* Your objective *
Locate each line of the data that contains the word "original", and copy every such line in full.
*** Supplied material Section Begins ***
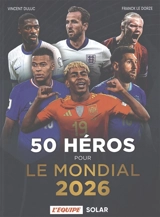 50 héros pour le mondial 2026 - Vincent Duluc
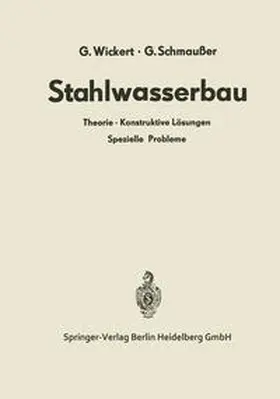 Wickert / Schmaußer |  Stahlwasserbau | eBook | Sack Fachmedien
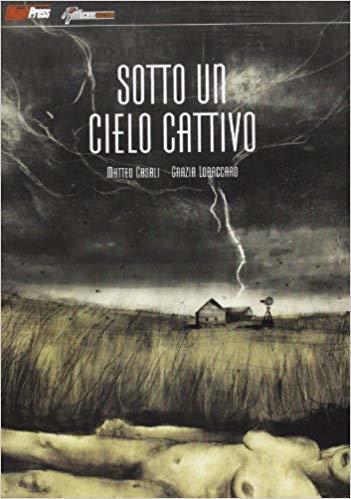 Sotto un cielo cattivo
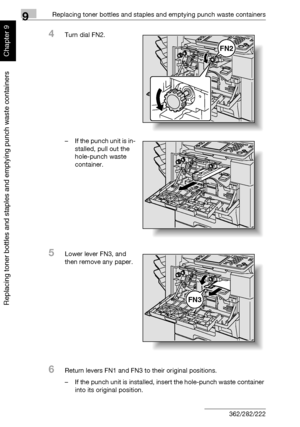 Page 3239Replacing toner bottles and staples and emptying punch waste containers
9-16 362/282/222
Replacing toner bottles and staples and emptying punch waste containers
Chapter 9
4Turn dial FN2.
– If the punch unit is in-
stalled, pull out the 
hole-punch waste 
container.
5Lower lever FN3, and 
then remove any paper.
6Return levers FN1 and FN3 to their original positions.
– If the punch unit is installed, insert the hole-punch waste container 
into its original position.
FN2
FN3
Downloaded From...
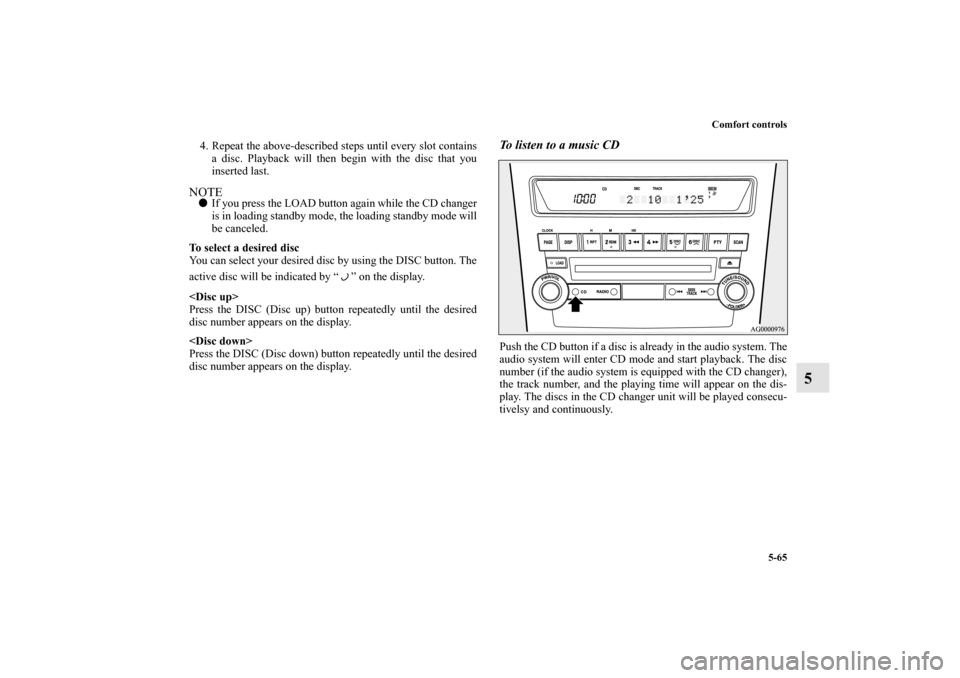 MITSUBISHI OUTLANDER SPORT 2013 3.G Owners Manual Comfort controls5-65
5
4. Repeat the above-described steps until every slot containsa disc. Playback will then begin with the disc that you
inserted last.NOTE If you press the LOAD button again while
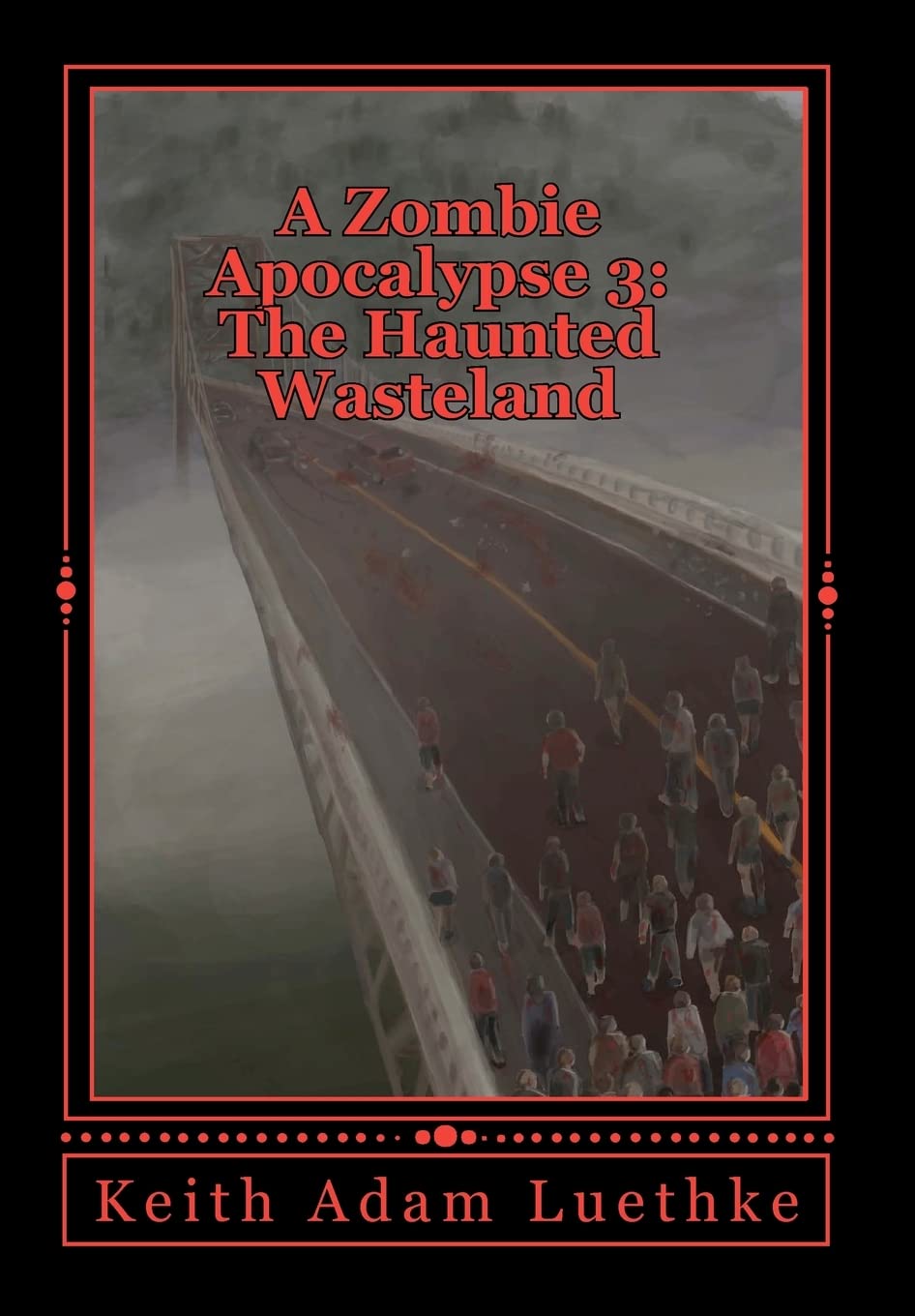 A Zombie Apocalypse 3: The Haunted Wasteland poster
*** Supplied material Section Ends ***
* Output *
6Return levers FN1 and FN3 to their original positions.
into its original position.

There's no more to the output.